Tenemos la sensación de que hay que volcarse
en todo lo que nos rodea para el mundo que nos circunda marche bien. Estamos en
una especie de creencia que nos sobre valora. Pensamos que sin nuestro cuidado,
sin las atenciones que merece lo que hacemos, todo iría mal. Efectivamente,
nadie es imprescindible, como reza un aforismo antiguo, aunque seamos
necesarios. Tener claridad sobre lo que abarca el poder de nuestros actos nos
llevará a crear un tiempo nuestro en donde invirtamos en felicidad.
A medida que vamos haciéndonos mayores,
ese tiempo feliz, en donde nos concedemos el derecho de dedicarnos a nosotros
mismos, se pierde. Los niños juegan incansablemente a simular realidades que no
existen pero en las que están tan inmersos que la de verdad pierde las
coordenadas. Ir creciendo significa ceder nuestro tiempo de disfrute a las
obligaciones, a esas pautas de trabajo y vida en la que no hay espacio para el
deleite, la ensoñación, el disfrute o la serenidad.

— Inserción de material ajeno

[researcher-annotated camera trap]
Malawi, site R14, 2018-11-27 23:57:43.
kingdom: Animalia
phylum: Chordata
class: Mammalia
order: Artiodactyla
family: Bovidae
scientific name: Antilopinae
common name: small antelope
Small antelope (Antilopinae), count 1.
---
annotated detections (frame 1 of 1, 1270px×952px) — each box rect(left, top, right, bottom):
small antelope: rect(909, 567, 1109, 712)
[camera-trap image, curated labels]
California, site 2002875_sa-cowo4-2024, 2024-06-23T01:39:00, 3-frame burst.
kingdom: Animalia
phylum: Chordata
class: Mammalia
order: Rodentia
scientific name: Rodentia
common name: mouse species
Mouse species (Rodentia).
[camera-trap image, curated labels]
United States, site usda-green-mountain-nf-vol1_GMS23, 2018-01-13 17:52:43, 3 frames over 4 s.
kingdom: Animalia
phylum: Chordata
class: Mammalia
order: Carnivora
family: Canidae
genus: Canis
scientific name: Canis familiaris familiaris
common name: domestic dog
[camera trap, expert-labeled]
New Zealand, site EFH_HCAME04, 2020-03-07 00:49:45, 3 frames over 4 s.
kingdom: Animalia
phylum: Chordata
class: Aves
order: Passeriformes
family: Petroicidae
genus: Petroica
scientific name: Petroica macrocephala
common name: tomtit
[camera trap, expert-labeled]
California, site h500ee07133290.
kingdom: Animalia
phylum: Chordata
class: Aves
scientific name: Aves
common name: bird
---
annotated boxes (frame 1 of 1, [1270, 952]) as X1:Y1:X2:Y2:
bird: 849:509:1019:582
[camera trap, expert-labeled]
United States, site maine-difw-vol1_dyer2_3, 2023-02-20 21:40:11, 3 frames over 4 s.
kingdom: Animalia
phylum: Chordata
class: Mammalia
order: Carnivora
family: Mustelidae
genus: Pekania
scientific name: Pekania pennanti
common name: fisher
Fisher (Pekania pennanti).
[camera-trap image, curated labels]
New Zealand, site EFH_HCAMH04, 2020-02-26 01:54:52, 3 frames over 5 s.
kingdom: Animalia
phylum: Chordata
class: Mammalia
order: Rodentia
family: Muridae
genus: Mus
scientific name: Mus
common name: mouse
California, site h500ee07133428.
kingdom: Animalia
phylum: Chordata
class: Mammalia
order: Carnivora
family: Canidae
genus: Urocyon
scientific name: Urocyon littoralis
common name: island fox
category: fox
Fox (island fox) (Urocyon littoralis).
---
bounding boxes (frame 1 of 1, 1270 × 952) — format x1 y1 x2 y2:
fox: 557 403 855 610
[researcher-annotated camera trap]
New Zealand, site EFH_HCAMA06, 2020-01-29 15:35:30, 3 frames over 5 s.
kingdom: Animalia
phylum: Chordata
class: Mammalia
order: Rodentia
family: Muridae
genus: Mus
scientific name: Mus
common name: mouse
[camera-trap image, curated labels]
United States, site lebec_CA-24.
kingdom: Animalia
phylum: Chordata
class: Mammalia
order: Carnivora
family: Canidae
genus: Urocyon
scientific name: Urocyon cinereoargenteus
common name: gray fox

Cuando uno toma prestado un tiempo
propio a la vorágine diaria se siente bien. Te vas dando cuenta de que en
realidad las cosas marchan de igual manera sin esa plena dedicación a ellas,
sin la extenuación de derrocharnos allí y sin esa obsesión continua porque todo
esté perfecto y en orden permanente.
Hay que saber dónde reside la felicidad
de cada cual e invertir en ella a fondo perdido. Las oportunidades de ser
felices escasean por eso cuando las chispas doradas de un momento mágico caen
sobre ti, debes respirarlas como el mejor aire posible.
Concedernos tiempos nuestros equivale a
abonar el subsuelo de las emociones; poner una capa de fértil humus a la vida
para que lo que crezca sobre ella sea capaz de resistirla. Porque en
definitiva, algún día, en algún momento podemos dejar de existir y el mundo,
ese que creemos perdido sin nosotros, sigue de igual manera.